▸ Goal 1
Answer the following from the blog post on averages and distributions, one line per answer:
(a) What is the formal name for the average?
(b) For what kind of data does the post say an average would be meaningless, and which tool does it recommend there instead?
(c) What average temperature and which two ranges of measurements does the temperature example use?
▸ Goal 2
Write the next part of the blog post on averages and distributions, starting right after its final line.

▸ Document passage
--- Start ---

Search This Blog

Everyday Statistics for Programmers: Averages and Distributions

Programmers work with lots of data, and when you work with any amount of data, statistics will quickly come into play. A basic working knowledge of statistics is a good tool for any programmer to have in their toolbox, one that you will likely use regularly once you're comfortable with it.

In this mini-series I'll go through some of the statistical tools that I use everyday, what to look for when deciding on which tool to use, and how to avoid mistakes that can mess up your results. I'll start with the basics of the basics—the humble average and a few of the most common distributions.

The average, formally called the mean, is the most fundamental concept in statistics. It's the hammer in the statistical toolbox. The trick is to use it on the right nails. An average is easy to calculate. Given a data set, all you need to do is add up all of the samples and divide by the number of samples in the set. Voila, you have a value that lies in the middle of your data set.

In Ruby you could calculate a mean from an array of values with a method like this:
module Statistics
  def mean(data)
    data.inject(0.0) { |sum, val| sum + val } / data.size
  end
end
Even though the average is a basic tool that's super easy to use, if you're not careful with what you use it on, it can give misleading results. For example, you would not want to use an average to analyze data about the growth of a web site's user base over time. The average number of users is a meaningless number because it's strongly related to another variable, time. Depending on the growth rate, calculating the average number of users over a month or even a week would tell you very little about the number of users on your site. A more sophisticated tool, like a curve fit, is more applicable in this case.

The average is best used on a data set where the samples are independent, meaning they are not related to each other through some dominant parameter of the system, and they are close together relative to their magnitude. In statistics this is called the deviation from the mean, and I'll get into deviations more in a later post. The important thing to remember is that the smaller the deviation is, the more meaningful the mean is as a representation of the data set. If a certain data set is a set of temperature measurements with an average of 200°C and varies from 199°C to 201°C, the average is going to say a lot more about the temperature of the data than if the measurements varied from 100°C to 300°C.

The other important thing to consider when using averages is the distribution of the data. The best case scenario for using averages is if the data has a normal distribution. This type of distribution results from a data set whose samples are clustered around the mean value in a way that's not biased to one side or the other. If you group samples into ranges of values and plot the results as a histogram, you would get something like this for a normal distribution:

Normal Distribution

You can calculate the histogram bin counts in Ruby with a method like this:
module Statistics
  def self.histogram(data, bins, min_val=nil, max_val=nil)

--- End ---

▸ Provided data
--- Start ---

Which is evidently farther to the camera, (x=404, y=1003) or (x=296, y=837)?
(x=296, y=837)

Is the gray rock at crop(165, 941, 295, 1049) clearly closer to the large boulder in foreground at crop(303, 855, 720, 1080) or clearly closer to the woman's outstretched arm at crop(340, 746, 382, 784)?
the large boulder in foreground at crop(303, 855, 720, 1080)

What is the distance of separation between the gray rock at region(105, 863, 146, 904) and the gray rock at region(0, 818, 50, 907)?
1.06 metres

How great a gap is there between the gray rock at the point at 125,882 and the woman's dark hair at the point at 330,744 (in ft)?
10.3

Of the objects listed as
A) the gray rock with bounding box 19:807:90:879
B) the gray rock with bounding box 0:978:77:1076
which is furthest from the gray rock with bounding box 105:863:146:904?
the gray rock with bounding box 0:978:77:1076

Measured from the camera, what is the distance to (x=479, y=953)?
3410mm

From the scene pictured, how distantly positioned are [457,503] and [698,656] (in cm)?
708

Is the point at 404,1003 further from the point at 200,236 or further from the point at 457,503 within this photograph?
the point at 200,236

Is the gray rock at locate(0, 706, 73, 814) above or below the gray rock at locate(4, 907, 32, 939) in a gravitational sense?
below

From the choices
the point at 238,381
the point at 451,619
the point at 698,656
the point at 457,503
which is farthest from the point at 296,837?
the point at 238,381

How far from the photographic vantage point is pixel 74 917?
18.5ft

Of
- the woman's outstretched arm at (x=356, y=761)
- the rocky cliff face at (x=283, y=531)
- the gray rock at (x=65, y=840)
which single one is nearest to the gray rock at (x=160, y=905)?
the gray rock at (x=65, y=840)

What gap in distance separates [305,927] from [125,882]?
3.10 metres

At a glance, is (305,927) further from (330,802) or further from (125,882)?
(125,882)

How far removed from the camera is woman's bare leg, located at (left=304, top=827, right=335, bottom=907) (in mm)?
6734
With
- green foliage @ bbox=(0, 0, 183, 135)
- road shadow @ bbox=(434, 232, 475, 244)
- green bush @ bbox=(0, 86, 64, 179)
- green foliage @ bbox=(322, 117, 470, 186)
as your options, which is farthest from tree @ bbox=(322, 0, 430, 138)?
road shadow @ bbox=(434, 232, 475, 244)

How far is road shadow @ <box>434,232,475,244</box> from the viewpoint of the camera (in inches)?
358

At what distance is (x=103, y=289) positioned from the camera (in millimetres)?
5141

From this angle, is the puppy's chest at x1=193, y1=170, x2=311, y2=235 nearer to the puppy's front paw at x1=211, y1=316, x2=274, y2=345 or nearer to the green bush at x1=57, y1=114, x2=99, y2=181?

--- End ---

▸ Exercise output 1
(a) The mean.
(b) Data on the growth of a web site's user base over time; a curve fit.
(c) An average of 200°C, with measurements ranging from 199°C to 201°C in one case and from 100°C to 300°C in the other.

▸ Exercise output 2
    min_val ||= data.min
    max_val ||= data.max
    step = (max_val - min_val) / bins.to_f
    counts = [0]*bins
    data.each do |value|
      bin = [((value-min_val)/step).floor, bins - 1].min
      counts[bin] += 1
    end
    counts
  end
end
The each block runs through each data value and calculates which bin it should be counted in using the minimum value and the step size between bins. Any value that's less than the lowest bin will be counted in that bin, and any value greater than the highest bin will be counted in that bin. The bins can be automatically calculated from the minimum and maximum data values, but if there are outliers, the bins could be very spread out, making the histogram look weird. In that case, you can specify where you want the range of the histogram to be, and any outliers will be counted in the bins on either side.

Histograms can tell you a lot about the characteristics of a data set. They will clearly show whether the average is a meaningful representation of the data, how spread out the samples are within the data set, and if there are any peculiarities hidden in the data set. If your data looks like a normal distribution, there are a lot of statistical tools at your disposal for analyzing it.

The mean is also well-defined. It sits right at the peak of the histogram. Half of the samples are larger than the mean, and half of the samples are smaller than the mean. If the histogram is narrow and tall, it shows that the distribution is tight, and a lot of samples are very close to the mean value. The mean is a good value to represent the data set in this case, and its usefulness in predicting the value of future samples with the same characteristics is high.

When you expect your data to have a normal distribution, but it doesn't, it's common for the histogram to show one or more additional peaks. This is called a multimodal distribution, or in the most common case of two peaks, a bimodal distribution. A histogram of such a distribution might look like this:

Bimodal Distribution

There are a lot of possibilities here, and most bimodal histograms will not look exactly like this one. The peaks could be further apart, one could be narrower than the other, or one could be taller than the other. In any case, the bimodal nature of the data makes an average less characteristic of the data than normal. Depending on how far apart the peaks are, the mean could merely be shifted from where it should be, or it could fall in an area of the data where there are hardly any data points at all—not a terribly useful place for a mean to be.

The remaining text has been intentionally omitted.